By the same logic, Mandarin and Cantonese are not mutually intelligible, have different histories, vocabularies and totally separate tonal systems – so the public casting of Cantonese as a subsidiary offshoot of Mandarin was bound to stir up antipathy in Hong Kong.

Language wars are an analogue of the political rifts that exist between Hong Kong and Beijing – rifts which don’t look set for a peaceful healing anytime soon. For the government, the unity of the country is a priority. Official proclamations reflect this – but “One language, two ways of speaking” rings hollow in the ears of many Hong Kong residents.

Since Beijing made Mandarin the official language of the country in 1982, regional languages have been edged out of public life. The use of non-Mandarin Chinese is regulated by the State Administration of Radio, Film & Television, to the extent that broadcasting in ‘dialect’ requires permission from the government. In Guangzhou, the third largest Chinese city and a Cantonese-language hub, protests erupted in 2010 when the state tried to make the local TV station switch its primary broadcasting language to Mandarin. This demonstrations ultimately prompted the rejection of the scheme. The encroachment of simplified script is frequently in the news – in both senses. This generates enormous and visible resentment from Hong Kong locals.

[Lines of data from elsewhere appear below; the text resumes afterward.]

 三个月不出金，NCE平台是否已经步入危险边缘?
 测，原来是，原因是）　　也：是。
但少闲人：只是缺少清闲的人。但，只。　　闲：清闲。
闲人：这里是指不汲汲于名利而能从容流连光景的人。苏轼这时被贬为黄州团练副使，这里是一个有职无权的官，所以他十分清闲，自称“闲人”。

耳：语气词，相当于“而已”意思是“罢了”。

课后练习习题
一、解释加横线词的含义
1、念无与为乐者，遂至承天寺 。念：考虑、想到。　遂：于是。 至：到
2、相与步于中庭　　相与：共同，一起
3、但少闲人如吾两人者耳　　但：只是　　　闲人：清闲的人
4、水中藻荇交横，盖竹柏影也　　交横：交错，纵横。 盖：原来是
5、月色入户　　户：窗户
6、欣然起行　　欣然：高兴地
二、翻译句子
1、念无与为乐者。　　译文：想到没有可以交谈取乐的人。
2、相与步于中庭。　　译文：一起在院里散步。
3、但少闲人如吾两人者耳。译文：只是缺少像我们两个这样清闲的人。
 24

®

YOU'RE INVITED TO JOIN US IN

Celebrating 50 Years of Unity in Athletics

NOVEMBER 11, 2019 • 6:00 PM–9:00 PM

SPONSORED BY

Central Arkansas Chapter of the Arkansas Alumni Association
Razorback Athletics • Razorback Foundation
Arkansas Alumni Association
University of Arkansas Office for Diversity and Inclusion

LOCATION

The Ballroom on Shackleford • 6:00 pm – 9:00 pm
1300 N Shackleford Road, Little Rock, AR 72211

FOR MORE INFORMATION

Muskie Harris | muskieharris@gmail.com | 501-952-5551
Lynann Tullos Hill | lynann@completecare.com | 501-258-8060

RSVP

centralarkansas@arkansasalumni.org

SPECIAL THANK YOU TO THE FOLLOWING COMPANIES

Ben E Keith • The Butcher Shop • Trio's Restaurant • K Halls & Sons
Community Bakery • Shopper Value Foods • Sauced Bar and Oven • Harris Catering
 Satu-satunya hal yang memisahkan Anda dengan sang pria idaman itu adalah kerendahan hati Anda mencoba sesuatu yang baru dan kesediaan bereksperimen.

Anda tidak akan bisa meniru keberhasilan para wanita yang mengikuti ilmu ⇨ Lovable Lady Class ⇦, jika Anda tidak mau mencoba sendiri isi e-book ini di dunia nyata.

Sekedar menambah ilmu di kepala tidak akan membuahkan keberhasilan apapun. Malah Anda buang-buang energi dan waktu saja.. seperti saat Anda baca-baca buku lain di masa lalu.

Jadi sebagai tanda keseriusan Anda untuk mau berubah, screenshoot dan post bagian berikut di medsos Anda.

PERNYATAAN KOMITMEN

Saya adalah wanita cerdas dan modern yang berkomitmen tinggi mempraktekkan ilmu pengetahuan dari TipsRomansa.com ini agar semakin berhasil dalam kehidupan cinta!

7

In order to do business with China, the West needs to make more of an effort to understand China on its own terms. China is an extraordinarily complex country, and while our initial interest in localisation was right to appeal to Mandarin and Simplified script, there is wisdom in turning attention to localisation in Cantonese and Traditional script. Western businesses can exploit the present tension to their own advantage; and because localisation is about an appeal to the native feelings of your audience, it is less of an exploitation than an olive branch proffered. Hong Kong’s language wars will always raise the emotional hackles of Cantonese speakers, and a counter-movement is certainly underway. It is in trend with localisation becoming ever-more specific and, well, local. Pigeonholing a country of China’s diversity necessarily means you’ll never know what you’re missing out on.